- ACTIONS TO TAKE -
1. Answer these from the RAGDatasetGenerator page:
(a) What do the markdown loaders strip from the top of files?
(b) What does the PDF loader raise if pypdf is missing?
(c) What num_cases value does the from_directory call pass?
2. Can you repeat everything from "Convenience loaders¶" down to "generator = TestsetGenerator.from_openai(...)" in the RAGDatasetGenerator page, word for word?

┌─ PAGE EXTRACT

RAGDatasetGenerator chunks upfront and feeds the resulting pieces into
the knowledge graph so downstream synthesizers see respected boundaries.
Convenience loaders¶
cases = await gen.from_directory("./docs", glob="**/*.md", num_cases=100)
cases = await gen.from_markdown_files(["readme.md"], num_cases=20)
cases = await gen.from_text_files(["a.txt", "b.txt"], num_cases=20)
cases = await gen.from_pdf("spec.pdf", num_cases=30) # needs `pip install pypdf`
The markdown loaders strip YAML frontmatter (--- … --- at the very top) so
it doesn't leak into generated questions. The PDF loader raises
ImportError with an install hint if pypdf is missing; it is an optional
dependency.
Migration from Ragas testset.generate¶
# Ragas
from ragas.testset import TestsetGenerator
generator = TestsetGenerator.from_openai(...)
testset = generator.generate(documents, testset_size=50)

└─
┌─ EXCERPTED RECORDS

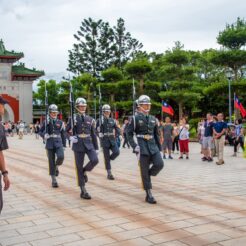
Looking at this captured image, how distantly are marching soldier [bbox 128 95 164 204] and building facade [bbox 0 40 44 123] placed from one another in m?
47.1

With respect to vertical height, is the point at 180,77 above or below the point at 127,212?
above

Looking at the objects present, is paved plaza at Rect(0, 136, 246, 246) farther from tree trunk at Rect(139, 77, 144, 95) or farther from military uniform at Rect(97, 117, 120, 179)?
tree trunk at Rect(139, 77, 144, 95)

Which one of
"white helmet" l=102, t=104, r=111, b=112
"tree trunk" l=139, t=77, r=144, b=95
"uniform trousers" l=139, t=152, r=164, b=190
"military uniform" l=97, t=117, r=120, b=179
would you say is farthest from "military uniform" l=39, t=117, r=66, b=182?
"tree trunk" l=139, t=77, r=144, b=95

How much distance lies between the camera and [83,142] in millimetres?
7879

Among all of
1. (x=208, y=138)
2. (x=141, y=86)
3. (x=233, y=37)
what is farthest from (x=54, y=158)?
(x=141, y=86)

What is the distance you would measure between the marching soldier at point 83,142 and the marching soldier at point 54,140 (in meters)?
1.03

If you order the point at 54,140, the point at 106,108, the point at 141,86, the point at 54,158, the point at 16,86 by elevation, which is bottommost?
the point at 54,158

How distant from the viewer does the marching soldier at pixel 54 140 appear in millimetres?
8984

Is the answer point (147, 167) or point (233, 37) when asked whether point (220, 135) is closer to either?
point (147, 167)

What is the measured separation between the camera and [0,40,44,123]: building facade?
5238 centimetres

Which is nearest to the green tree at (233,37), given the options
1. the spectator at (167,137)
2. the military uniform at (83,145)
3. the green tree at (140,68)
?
the green tree at (140,68)

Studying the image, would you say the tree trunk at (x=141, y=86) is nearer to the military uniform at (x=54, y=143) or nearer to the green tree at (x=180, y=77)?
the green tree at (x=180, y=77)

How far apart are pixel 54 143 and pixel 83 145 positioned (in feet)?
4.63

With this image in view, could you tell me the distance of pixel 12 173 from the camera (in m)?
11.7
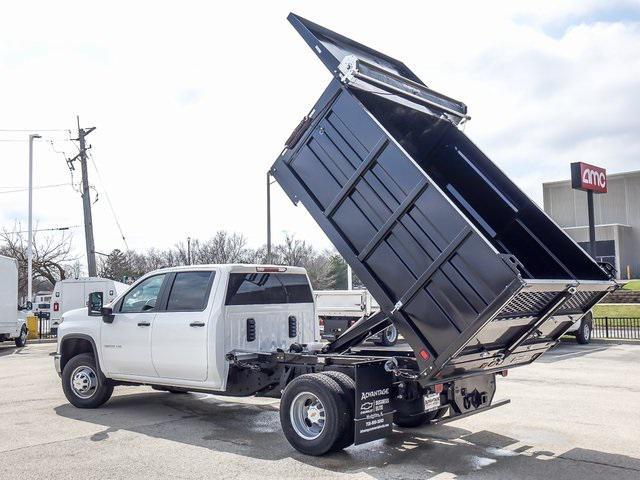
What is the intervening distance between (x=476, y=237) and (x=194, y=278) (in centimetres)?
403

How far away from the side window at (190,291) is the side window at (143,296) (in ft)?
1.08

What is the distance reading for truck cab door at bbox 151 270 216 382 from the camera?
7.95 meters

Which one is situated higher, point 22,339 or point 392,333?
point 392,333

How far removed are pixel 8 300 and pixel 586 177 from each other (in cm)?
2085

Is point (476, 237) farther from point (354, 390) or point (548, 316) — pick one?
point (354, 390)

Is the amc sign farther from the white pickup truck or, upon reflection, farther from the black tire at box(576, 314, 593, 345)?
the white pickup truck

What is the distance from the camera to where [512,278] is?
542cm

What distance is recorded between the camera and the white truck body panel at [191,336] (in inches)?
310

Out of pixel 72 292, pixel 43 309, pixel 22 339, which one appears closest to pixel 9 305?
pixel 22 339

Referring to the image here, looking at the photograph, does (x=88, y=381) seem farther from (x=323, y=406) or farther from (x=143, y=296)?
(x=323, y=406)

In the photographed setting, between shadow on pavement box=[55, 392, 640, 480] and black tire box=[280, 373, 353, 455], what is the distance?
15cm

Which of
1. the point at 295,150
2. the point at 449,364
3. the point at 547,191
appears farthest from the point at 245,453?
the point at 547,191

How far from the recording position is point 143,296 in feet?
29.2

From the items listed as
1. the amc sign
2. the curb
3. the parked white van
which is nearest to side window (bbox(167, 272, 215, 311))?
the parked white van
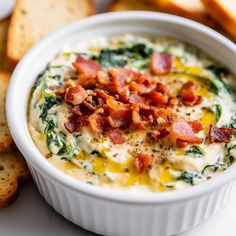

└─

- SOLUTION LIST -
1.
(a) YAML frontmatter (--- … --- at the very top)
(b) ImportError with an install hint
(c) 100

2.
Convenience loaders¶
cases = await gen.from_directory("./docs", glob="**/*.md", num_cases=100)
cases = await gen.from_markdown_files(["readme.md"], num_cases=20)
cases = await gen.from_text_files(["a.txt", "b.txt"], num_cases=20)
cases = await gen.from_pdf("spec.pdf", num_cases=30) # needs `pip install pypdf`
The markdown loaders strip YAML frontmatter (--- … --- at the very top) so
it doesn't leak into generated questions. The PDF loader raises
ImportError with an install hint if pypdf is missing; it is an optional
dependency.
Migration from Ragas testset.generate¶
# Ragas
from ragas.testset import TestsetGenerator
generator = TestsetGenerator.from_openai(...)